Let’s start this post with some thoughts on randomness, coincidence and destiny. I often wonder if every choice we make in our lives influences what comes next or if we have the ability to start fresh every second of the day and re-create our world? On the one hand there are just too many things happening all around us which clearly are a consequence of previous actions. However, on the other hand our mind has to deal with so much information and clutter in this world, that we willingly tend to forget a lot of things in order to make more sense of our constantly changing world. I believe the truth lays somewhere in the middle or even more likely depends on the situation.

Our 14-hour trip from San Pedro La Laguna in Guatemala to our new home in San Cristobal Las Casas in Mexico is definitely a good example of how perceived randomness has the power to influence our destiny.

On 4th of January we were enjoying our last all-you-can-eat brunch at El Barrio in San Pedro, when John, an older American guy I had talked to a few times walked in and sat at the bar. I didn’t pay much attention to him, because we were with a big group and were having a conversation in a mixture of French, Dutch, English and Spanish, which was already more than an effort in itself. Nonetheless, after a few hours I decided to say hi to him, since I was leaving town and this would probably be the last time I would see him. We started talking about our future plans and the moment I mentioned Mexico he said: ‘I saw a big white van with a sign saying ‘Need a ride to Mexico?’ When I heard him say these words I instantly thought to myself: ‘This is too good to be true, we quickly need to find out who they are and when they want to leave.’ A few minutes later we went to check out the van, but unfortunately they were not there. They had written an email address on the side of their van, so all hope was not lost.

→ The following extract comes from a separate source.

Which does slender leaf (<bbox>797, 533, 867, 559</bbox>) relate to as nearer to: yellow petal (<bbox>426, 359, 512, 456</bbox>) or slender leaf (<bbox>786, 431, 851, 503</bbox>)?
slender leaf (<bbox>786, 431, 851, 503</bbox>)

When I first met Ashly, one of the two Kiwis who owned the van, I immediately felt a very relaxed adventurous everything-will-be-all-right vibe. And even though he told us they had driven by accident illegally into Guatemala with a semi-illegal vehicle we felt this was the best option for us to travel to Mexico. Mainly because we had heard about people being robbed along the way and because you never know how chicken bus drivers react to our dog Lewis; half of the time it is not a problem, but to get to our destination in Mexico we had to take five different buses (and by the way, a dog is not allowed on the more expensive tourist buses which drive straight from Panachajel to San Cristobal).

Taking all of this into account we gladly accepted the ride in their van and the next morning we were off to Mexico. Two other girls had also decided to take up their offer, so this made a total of six people going on a mini-adventure. The back part of the van was transformed into one big bed, which easily fitted the three girls and me. Not a bad way to travel I thought to myself, they even had a DVD player attached to the ceiling of the van. We instantly got along and the vibe during the part of the trip in Guatemala was super chill. I felt a bit sick thanks to the worst curvy road I have ever been on, but the stops and interesting conversations made it a lot more bearable.

The moment of truth came upon us when we arrived at the Guatemalan-Mexican border. They guys got out of the car and went to the border patrol to explain their story. At first the officer didn’t want to hear about and said the law is the law, blablabla… Luckily for us and the Kiwis Jenny used her charm and Spanish skills to clear the air and an hour later I saw a smile appearing on the face of the officer, which could only mean one thing: ‘Let the gates open!’

We felt so relieved that we drove past the Mexican immigration office and didn’t realize we were illegally in Mexico till the next day when Jenny said: ‘Shouldn’t we have an entry stamp of some sorts in our passports?’ Mistakes are opportunities for new adventures and with that in mind we returned to the border the next day, hoping our enthusiasm from the previous wouldn’t turn into unnecessary problems. The 4-hour ride to the border was a lot of fun and the instant we arrived at the immigration office and were welcomed by a smiling female officer we knew everything was good. The ride home was a bit different, our collectivo (small local bus) got checked 5 times by police with enormous guns and almost every time people without the correct papers were taken off the bus. At one point one guy got out of the bus and started running like crazy. The cops looked at each other, but reacted a bit too late and before they knew he was gone. The whole ride left us with a bit of a strange feeling and definitely made us aware that we are not travelling in Europe anymore.

Throughout the whole experience I couldn’t help but wonder what would have happened if I wouldn’t have talked to John, the American in San Pedro. And so, I leave it up to you to decide: perceived randomness or destiny?